Mathematicians are also loved in Paris, (not as much as writers though :-) ) but still there are about 100 streets named after mathematicians. There was no way to find all of them, and sometimes I forgot to take a picture of the street sign, but I found some. Already before my trip I saw the post with pictures in The n-Category Cafe and I found some more links:Paris streets named after mathematicians and Photos os street signs by arrondisment. But the real inspiration to find "mathematical places" in Paris was the paper by David Eugene Smith Historical-Mathematical Paris. (I will tell you next time how I tried to find places mentioned there.) (Here is an interesting collection of Monuments on Mathematicians to explore.)

And so - this is Paris:

Not really all of it, just about a quarter may be. Where do you start to get close to Paris? At Point Zero?

Or you try to get up close and personal to some of the images you had in your mind for a long time:


Of course, we went to say "Bonjour!" to the famous lady as did hundreds of others:

It is polite to do so, especially because I had met her in the 1970's when Armand Hammer brought her to Moscow. I have to admit, even if La Joconde is the most famous painting in the world, my favourite da Vinci painting is Madonna Litta in Hermitage Museum, St. Petersburg:


We saw much more in the Louvre than objects marked with stars in tour guides. On an extremely rainy day it was a good workout to stroll through numerous galleries. You can do a virtual tour through the Louvre.
Paris is not only a classical beauty - we enjoyed some modern parts of it also:


Occasionally I remembered about the street signs and took pictures of them.
 Descartes perhaps was honored as a mathematician and as a philosopher, therefore he has two streets. Or may be having several streets named after him stresses how often he used to change his address.


Lagrange is considered alternatively Italiand and French mathematician - Lagrange survived the French Revolution and became the first professor of analysis at the École Polytechnique upon its opening in 1794. Napoleon named Lagrange to the Legion of Honour and made him a Count of the Empire in 1808. He is buried in the Panthéon.


Pierre-Simon Laplace is remembered as one of the greatest scientists of all time, sometimes referred to as a French Newton or Newton of France.
I have to confess. I knew nothing about Maurice Audin who disappeared during The Battle of Algiers in 1957 never having a chance to defend his doctoral thesis. In June 2007, fifty years after her husband's disappearance, Madame Audin wrote to Nicolas Sarkozy, the newly-elected French president, asking him that the mystery of her husband's disappearance be cleared up.
In January 2009, Michèle Audin, the daughter of Maurice Audin, herself a mathematician, publicly declined the French Legion d'Honneur, which had been awarded for her work. As a motivation for her refusal, she cited the lack of response from the French government to her mother's letter.
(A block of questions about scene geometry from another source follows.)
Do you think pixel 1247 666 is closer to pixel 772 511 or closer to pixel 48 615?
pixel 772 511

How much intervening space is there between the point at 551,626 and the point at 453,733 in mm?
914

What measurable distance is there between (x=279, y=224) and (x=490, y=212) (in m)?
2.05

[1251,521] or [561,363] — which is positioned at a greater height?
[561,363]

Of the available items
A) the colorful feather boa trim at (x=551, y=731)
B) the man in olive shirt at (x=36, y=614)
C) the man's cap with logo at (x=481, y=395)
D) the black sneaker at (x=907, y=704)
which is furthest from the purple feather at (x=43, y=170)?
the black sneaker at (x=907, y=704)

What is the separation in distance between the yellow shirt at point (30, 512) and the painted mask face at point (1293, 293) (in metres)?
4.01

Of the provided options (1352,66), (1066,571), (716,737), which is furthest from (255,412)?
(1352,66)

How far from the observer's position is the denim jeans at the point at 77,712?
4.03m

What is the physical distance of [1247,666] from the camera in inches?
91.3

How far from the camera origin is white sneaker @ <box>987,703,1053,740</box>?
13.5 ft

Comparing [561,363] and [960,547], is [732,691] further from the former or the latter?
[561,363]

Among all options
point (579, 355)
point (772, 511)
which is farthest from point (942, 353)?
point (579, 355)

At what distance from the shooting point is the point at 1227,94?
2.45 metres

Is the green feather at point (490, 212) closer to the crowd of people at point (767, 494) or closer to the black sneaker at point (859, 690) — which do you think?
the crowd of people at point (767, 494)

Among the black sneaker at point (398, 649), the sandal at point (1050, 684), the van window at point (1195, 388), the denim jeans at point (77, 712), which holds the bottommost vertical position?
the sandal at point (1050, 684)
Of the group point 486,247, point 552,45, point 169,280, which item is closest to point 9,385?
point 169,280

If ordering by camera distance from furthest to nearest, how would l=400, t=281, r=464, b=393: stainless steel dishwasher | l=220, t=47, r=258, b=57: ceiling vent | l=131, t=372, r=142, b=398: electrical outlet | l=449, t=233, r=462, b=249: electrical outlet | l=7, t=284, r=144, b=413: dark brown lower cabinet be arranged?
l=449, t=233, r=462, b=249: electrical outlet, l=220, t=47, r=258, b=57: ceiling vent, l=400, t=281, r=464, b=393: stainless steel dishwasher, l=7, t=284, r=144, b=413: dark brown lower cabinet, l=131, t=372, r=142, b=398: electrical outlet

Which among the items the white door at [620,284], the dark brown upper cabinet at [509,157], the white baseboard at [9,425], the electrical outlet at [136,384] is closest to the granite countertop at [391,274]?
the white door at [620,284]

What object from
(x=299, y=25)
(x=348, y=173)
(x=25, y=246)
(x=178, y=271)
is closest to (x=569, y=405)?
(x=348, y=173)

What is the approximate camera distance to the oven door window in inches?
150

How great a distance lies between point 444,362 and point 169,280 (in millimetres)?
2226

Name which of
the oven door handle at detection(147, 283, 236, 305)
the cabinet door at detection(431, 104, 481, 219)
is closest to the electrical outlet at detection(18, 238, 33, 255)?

Another mathematician who suffered because of his political views was Marquis de Condorcet. I have missed rue Condorcet in Paris which is another one named after him like it was with Descartes.
What would be Paris without love? I remeber this song since my childhood.
Maîtresse, embrasse-moi, baise-moi, serre-moi
Maîtresse, embrasse-moi, baise-moi, serre-moi,
Haleine contre haleine, échauffe-moi la vie,
Mille et mille baisers donne-moi je te prie,
Amour veut tout sans nombre, amour n'a point de loi.
(Pierre de Ronsard (1524-1585))  

There are more than one ways of saying "I love you". This is a wall where "I love you" is written in 311 languages. There is a video of it here.